An increasing number of embedded systems are being designed—whether for budgetary, philosophical or other reasons—using open source elements. For the most part, these elements are software based, although there are some open source board designs in use as well. Now, the microcontroller that empowers a PCB design is available as an open source design.

A little over a month ago, start-up SiFive announced a milestone product in the development of the RISC-V (pronounced risk-five) open source microprocessor instruction set architecture (ISA). Originally developed for research and education, the architecture began moving toward industry implementation with the creation of the RISC-V Foundation in 2015. SiFive advanced that movement by developing a microcontroller design implementing the RISC-V ISA. The company has now proven that design in silicon and donated the RTL code for the design to the open source community.

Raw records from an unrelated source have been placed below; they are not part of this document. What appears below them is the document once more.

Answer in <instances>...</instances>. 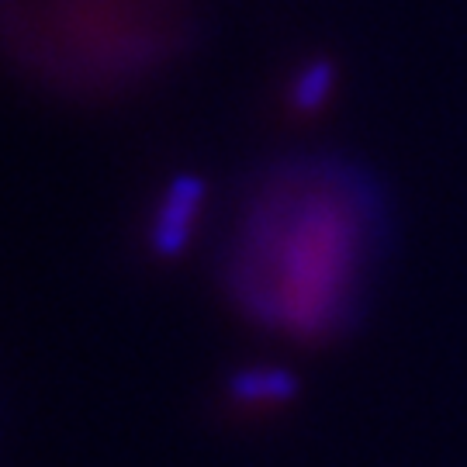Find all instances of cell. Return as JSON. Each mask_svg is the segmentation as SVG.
Returning a JSON list of instances; mask_svg holds the SVG:
<instances>
[{
	"instance_id": "7a4b0ae2",
	"label": "cell",
	"mask_w": 467,
	"mask_h": 467,
	"mask_svg": "<svg viewBox=\"0 0 467 467\" xmlns=\"http://www.w3.org/2000/svg\"><path fill=\"white\" fill-rule=\"evenodd\" d=\"M233 395L250 405H264V401H281L284 395H291V381L277 374V370H253V374H243L239 381L233 384Z\"/></svg>"
},
{
	"instance_id": "6da1fadb",
	"label": "cell",
	"mask_w": 467,
	"mask_h": 467,
	"mask_svg": "<svg viewBox=\"0 0 467 467\" xmlns=\"http://www.w3.org/2000/svg\"><path fill=\"white\" fill-rule=\"evenodd\" d=\"M201 204V187L194 181H177V184L167 191V198L156 212V222H152V243L156 250L170 256L177 253L187 243V235L194 229V215H198Z\"/></svg>"
},
{
	"instance_id": "3957f363",
	"label": "cell",
	"mask_w": 467,
	"mask_h": 467,
	"mask_svg": "<svg viewBox=\"0 0 467 467\" xmlns=\"http://www.w3.org/2000/svg\"><path fill=\"white\" fill-rule=\"evenodd\" d=\"M329 87H333V69L326 67V63L308 67L298 77V84H295V100H298V108H316L318 100L329 94Z\"/></svg>"
}]
</instances>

SiFive's Freedom E310 MCU is implemented in the TSMC 180G process, runs at better than 300MHz, and includes 16kB each of L1 cache and of data scratchpad memory. It also has 8kB of mask ROM and 8kB of in-circuit one-time programmable memory as well as a quad-SPI Flash controller for off-chip, execute-in-place code. The E310's IO offerings include a GPIO complex, watchdog, and a JTAG-connected debug module.

Developers interested in exploring the RISC-V architecture, and the Freedom E310 in particular, can use the company's $59 HiFive1 development board. The board is also open source, has an associated software development kit, and is Arduino compatible. Developers can thus use the Arduino IDE to create code for the E310.

HiFive board 01 (cr) Figure 1: HiFive1 Development Board (Source: SiFive)

Traditional processor designs are either proprietary, requiring developers to select among and purchase stock chips, or are based on licensed IP, as with the ARM architecture. The RISC-V, being open source, does not readily support either of those traditional business models. The whole idea of making the microcontroller open source, after all, is to allow developers to customise the design for their specific needs rather than compromising on a best-match stock model. And there is no cost to license the base design.

The business model that SiFive chose in order to turn a profit from their open-sourced design is based on the idea of building customised systems on chip (SoCs) for customers. Its goal is to establish a "chip design factory" that can handle 1,000 new chip designs a year. For under $100,000, the company claims, it can—in three to six months—create and start manufacturing a custom MCU for a customer while ensuring the SoC remains compatible with the Freedom E310 core. This compatibility means that a team can develop software on the HiFive1 board and then execute it on their custom MCU with little to no porting effort. It also means that any other developments that the open source community creates for the E310 will work with the custom MCU as well.

Behind this whole RISC-V movement is the belief that Moore's Law has reached its economic limits. No longer is the cost per transistor for an MCU design going down, the thinking goes, and the development cost for a new chip has exploded. Processor vendors are thus concentrating on winning a few big customers so that they can have production volumes sufficient to amortise the high design cost while minimising the cost of providing development support to their customer base. The small, entrepreneurial company ends up being hostage to this trend, having to deal with "black box" hardware and software that it cannot optimise for its specific needs. It has to settle for whatever it can get.

By moving processor design to open source, supporters believe, the SME (small to medium enterprise) design community will get the ability to compete more directly with the big guys. Development teams no longer have to start out as major customers to gain the benefits of customisation. Chips optimized for the application become affordable and will enjoy widespread development support. Open source MCUs could thus be a game-changer in the emerging Internet of Things and other embedded markets.